1

I'm trying to split string using regular expression with python and get all the matched literals.

RE: \w+(\.?\w+)*

this need to capture [a-zA-Z0-9_] like stuff only.

Here is example

but when I try to match and get all the contents from string, it doesn't return proper results.

Code snippet:

>>> import re
>>> from pprint import pprint
>>> pattern = r"\w+(\.?\w+)*"
>>> string = """this is some test string and there are some digits as well that need to be captured as well like 1234567890 and 321 etc. But it should also select _ as well. I'm pretty sure that that RE does exactly the same.
... Oh wait, it also need to filter out the symbols like !@#$%^&*()-+=[]{}.,;:'"`| \(`.`)/
... 
... I guess that's it."""
>>> pprint(re.findall(r"\w+(.?\w+)*", string))
[' etc', ' well', ' same', ' wait', ' like', ' it']

it's only returning some of words, but actually it should return all the words, numbers and underscore(s)[as in linked example].
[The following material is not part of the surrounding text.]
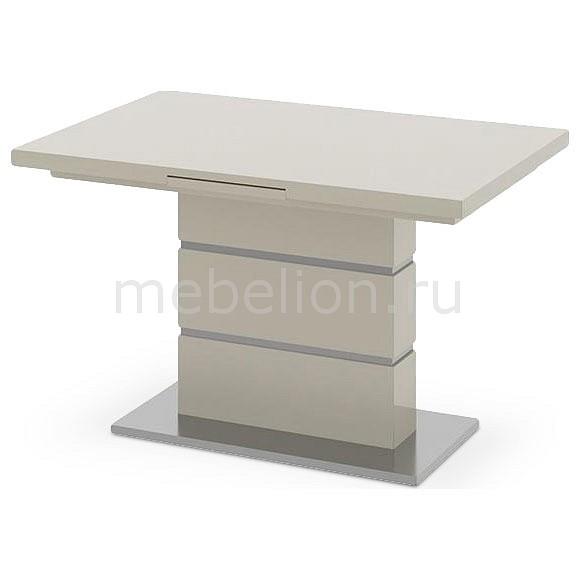 Стол обеденный Мебель Трия Амстердам ТД-107.01.13 тарелка для завтрака larange семейный завтрак у льва 22 5 х 19 x 1 5 см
python version: Python 3.6.2 (default, Jul 17 2017, 16:44:45)

Thanks.

Community
  • 1
  • 1
Mubin
  • 4,325
  • 5
  • 33
  • 55
  • 3
    Use `re.findall(r"\w+(?:\.?\w+)*", string)`. If you only need ASCII, pass `re.A` flag so that `\w` only matched ASCII letters and digits. See [demo](https://ideone.com/2sLrjV). If you need to only match letters, replace `\w` with `[^\W\d_]`. Note what you wrote at the beginning is different from what you used in code. – Wiktor Stribiżew Sep 02 '17 at 18:03
  • great, thanks. I've used the same re(`\w+(.?\w+)*`) with `java` and it works fine, can you please point out the difference as well, that will be great. – Mubin Sep 02 '17 at 18:08
  • Well, you must escape the dot and use a non-capturing group. You do not need the outer capturing parentheses. – Wiktor Stribiżew Sep 02 '17 at 18:09
  • `re.findall('\w+', string)` works as expected, for me. – Zach Gates Sep 02 '17 at 18:11
  • thanks a million @WiktorStribiżew, you're awesome. – Mubin Sep 02 '17 at 18:11

1 Answers1

3

You need to use a non-capturing group (see here why) and escape the dot (see here what chars should be escaped in regex):

>>> import re
>>> from pprint import pprint
>>> pattern = r"\w+(?:\.?\w+)*"
>>> string = """this is some test string and there are some digits as well that need to be captured as well like 1234567890 and 321 etc. But it should also select _ as well. I'm pretty sure that that RE does exactly the same.
... Oh wait, it also need to filter out the symbols like !@#$%^&*()-+=[]{}.,;:'"`| \(`.`)/
... 
... I guess that's it."""
>>> pprint(re.findall(pattern, string, re.A))
['this', 'is', 'some', 'test', 'string', 'and', 'there', 'are', 'some', 'digits', 'as', 'well', 'that', 'need', 'to', 'be', 'captured', 'as', 'well', 'like', '1234567890', 'and', '321', 'etc', 'But', 'it', 'should', 'also', 'select', '_', 'as', 'well', 'I', 'm', 'pretty', 'sure', 'that', 'that', 'RE', 'does', 'exactly', 'the', 'same', 'Oh', 'wait', 'it', 'also', 'need', 'to', 'filter', 'out', 'the', 'symbols', 'like', 'I', 'guess', 'that', 's', 'it']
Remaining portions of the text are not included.